Python has 6 bitwise operators: <<, >>, |, &, ~, ^

Demonstrating each with the binary representation of numbers:

In [None]:
bin(0b00010 << 2)

In [None]:
bin(0b00010 >> 1)

In [None]:
bin(0b1010 | 0b1001)

In [None]:
bin(0b1010 & 0b1001)

`~` returns the complement of x. Same as -x-1:

In [None]:
x = 0b1010
print(f"{x = }")
print(f"{bin(x) = }")
print(f"{~x = }")
print(f"{bin(~x) = }")

# Numeric types

Three numeric types: __`int`__, __`float`__ and __`complex`__ <br/>

An object's type is derived from its initial value:

In [None]:
i = 2
f = 1.2
c = 1+2j

type(i), type(f), type(c)

Implicit conversion between numeric types is supported in arithmetic operations, the resulting type is the one with less data loss:

In [None]:
c2 = i + c
print(c2, type(c2))

Floats can be defined using __scientific notation__:

In [None]:
3e2, 3E2

## Underscores in numeric literals

Examples from [PEP 0515](https://www.python.org/dev/peps/pep-0515/):

In [None]:
# grouping decimal numbers by thousands
amount = 10_000_000.0

# grouping hexadecimal addresses by words
addr = 0xCAFE_F00D

# grouping bits into nibbles in a binary literal
flags = 0b_0011_1111_0100_1110

# same, for string conversions
flags = int('0b_1111_0000', 2)

# two or more consecutive underscores are not allowed
# 2__4  # SyntaxError

## Precision and range

Integers have unlimited precision.

In [None]:
type(2**63 + 1)

More information in `sys.int_info`:

In [None]:
import sys
sys.int_info

Floats are usually implemented using C's double.<br />
Complex numbers use two floats for their real and imaginary parts.<br/>
Check `sys.float_info` for more information:

In [None]:
import sys
sys.float_info

## Arithmetic operators

Addition, subtraction and product result in a type with the least loss in information:

In [None]:
i = 2
f = 4.2
c = 4.1-3j

s1 = i + f
s2 = f - c
s3 = i * c
print(s1, type(s1))
print(s2, type(s2))
print(s3, type(s3))

__quotient operator__

In Python3 operator/ computes the float quotient even if the operands are both integers unlike in C++ or Python2:

In [5]:
3 / 2

1.5

In [6]:
%%python2

print(3 / 2)

1


Explicit __floor quotient operator__

In [7]:
-3.0 // 2, 3 // 2

(-2.0, 1)

## Comparison operators

In [8]:
x = 23
x < 24, x >= 22

(True, True)

Operators can be chained:

In [9]:
23 < x < 100  # equivalent to (23 < x) and (x < 100)

False

In [10]:
23 <= x < 100

True

## Other operators for numeric types

__remainder__

In [11]:
5 % 3

2

__power__

In [12]:
2 ** 3

8

Using it for square root:

In [13]:
2 ** 0.5

1.4142135623730951

__absolute value__

In [14]:
abs(-2 - 1j), abs(1+1j), abs(-2)

(2.23606797749979, 1.4142135623730951, 2)

__round__

In [15]:
round(2.3456), round(2.3456, 2)

(2, 2.35)

## Explicit conversions between numeric types

In [16]:
float(2)  # 2.

2.0

In [17]:
int(2.5), int(-2.5)

(2, -2)

## `math` and `cmath`

Additional operations for real and complex numbers:

In [18]:
import math

math.log(16), math.log(16, 2), math.exp(2), \
math.exp(math.log(10))

(2.772588722239781, 4.0, 7.38905609893065, 10.000000000000002)
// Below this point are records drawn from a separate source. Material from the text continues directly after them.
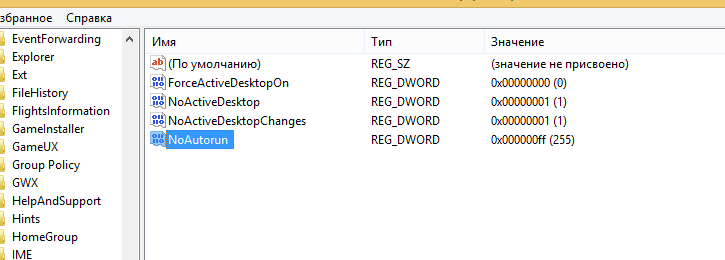 как отключить автозапуск флешки +в windows 7-5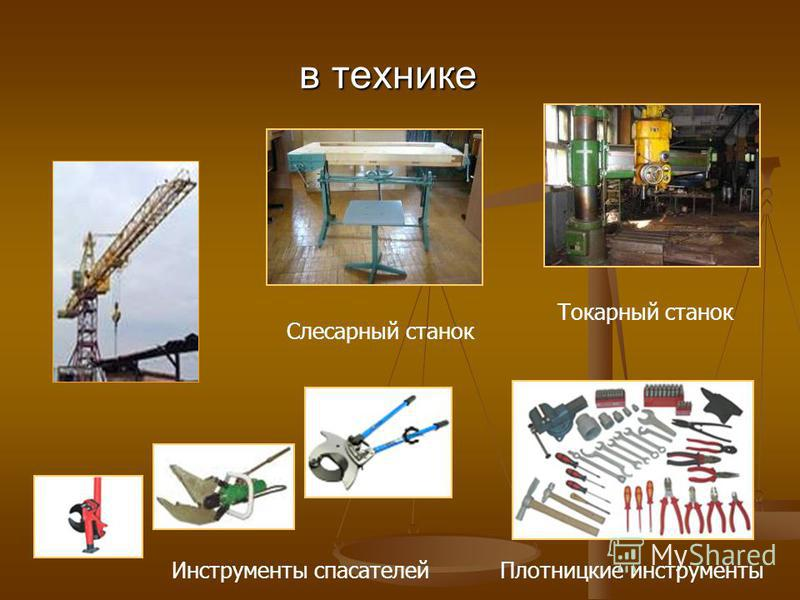 в технике Токарный станок Слесарный станок Плотницкие инструменты Инструменты спасателей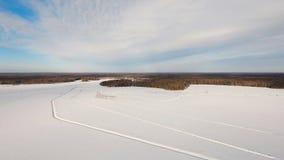 冬天雪原 33c 1月横向俄国温度ural冬天 免版税库存图片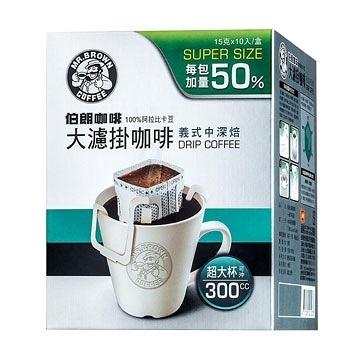 伯朗大濾掛咖啡 義式中深焙10入/盒【合迷雅好物超級商城】
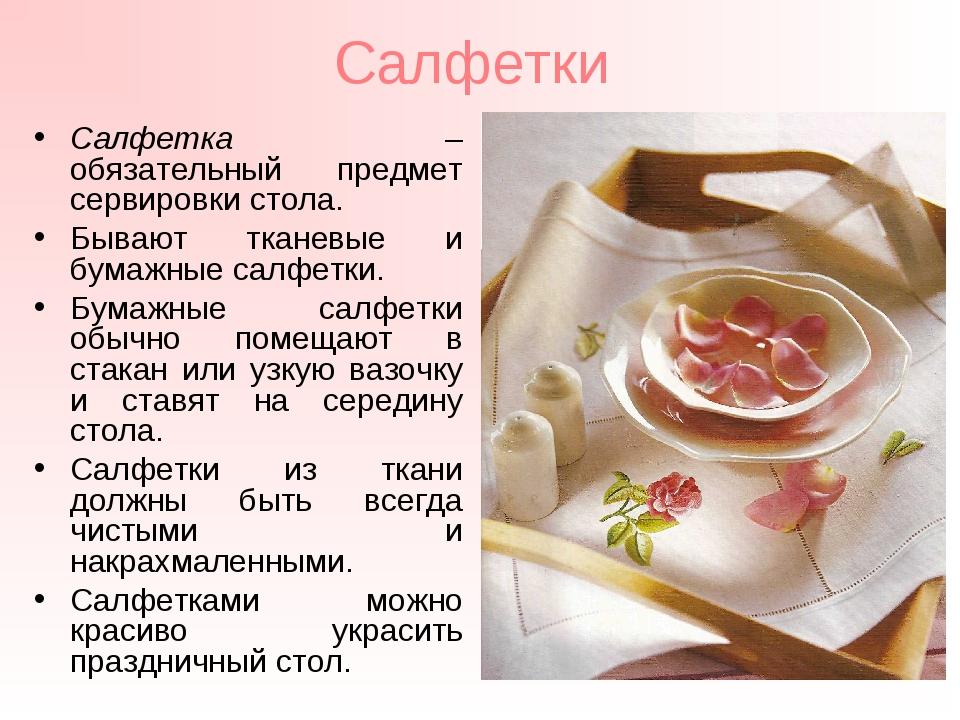 Салфетки Салфетка – обязательный предмет сервировки стола. Бывают тканевые и...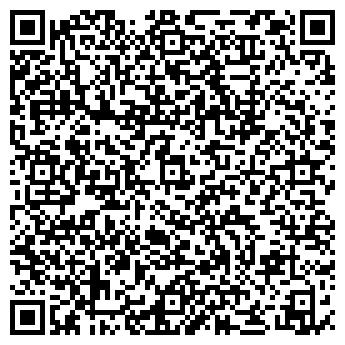 QR-код с контактной информацией организации Аве-лау (Ave-law), ОДО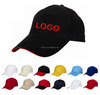 baseball hat,China supplier TOP quality OEM Custom Cotton sports golf Baseball cap/dad cap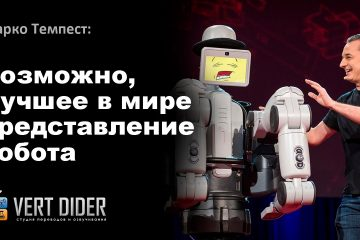 Vert Dider: Марко Темпест — Возможно, лучшее в мире представление робота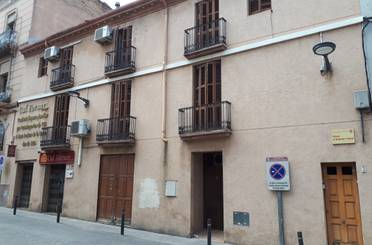 Gebaude zum verkauf in Plaça Anselm Clavé, 6, Sant Andreu de la Barca
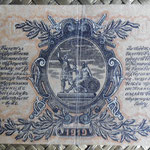 South Russia 10 rublos 1919 -Gral. Wrangel pk.S421b reverso
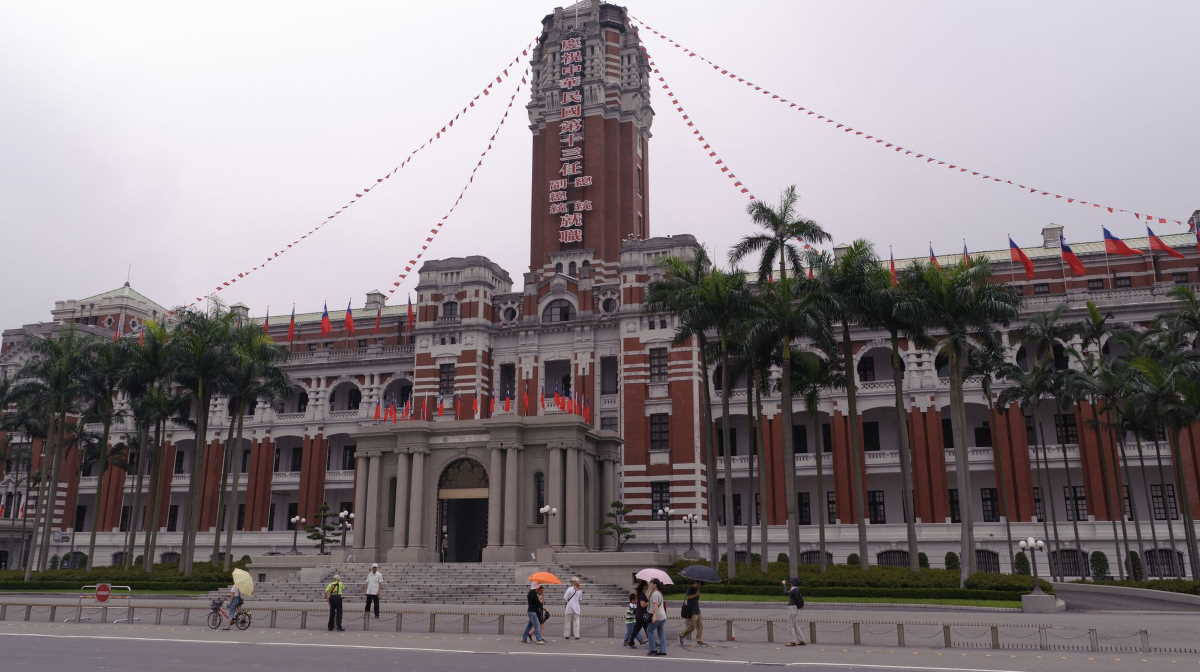 taiwan government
# Mutable vs. immutable types

- Instances of mutable types can be modified in place
- Immutable objects have the same value during their lifetime
- Are numeric types mutable or immutable?

In [19]:
x = 2
old_id = id(x)
x += 1
print(x, id(x) == old_id)

3 False


Booleans are singleton immutable objects.

In [20]:
x = True
y = False
print(x is y)
z = False
print(z is y)

False
True


In [21]:
(2 == 2) is (3 == 3), (2 != 2) is (3 < 1)

(True, True)

Lists are mutable:

In [22]:
l1 = [0, 1]
old_id = id(l1)
l1.append(2)
old_id == id(l1)

True

# Sequence types

All sequences support the following basic operations:

| operation | behaviour |
| :----- | :----- |
| `x in s` | 	True if an item of s is equal to x, else False |
| `x not in s` | 	False if an item of s is equal to x, else True |
| `s + t` | 	the concatenation of s and t |
| `s * n or n * s` | 	equivalent to adding s to itself n times |
| `s[i]` | 	ith item of s, origin 0 |
| `s[i:j]` | 	slice of s from i to j |
| `s[i:j:k]` | 	slice of s from i to j with step k |
| `len(s)` | 	length of s |
| `min(s)` | 	smallest item of s |
| `max(s)` | 	largest item of s |
| `s.index(x[, i[, j]])` | 	index of the first occurrence of x in s (at or after index i and before index j) |
| `s.count(x)` | 	total number of occurrences of x in s |

[Table source](https://docs.python.org/3/library/stdtypes.html#common-sequence-operations)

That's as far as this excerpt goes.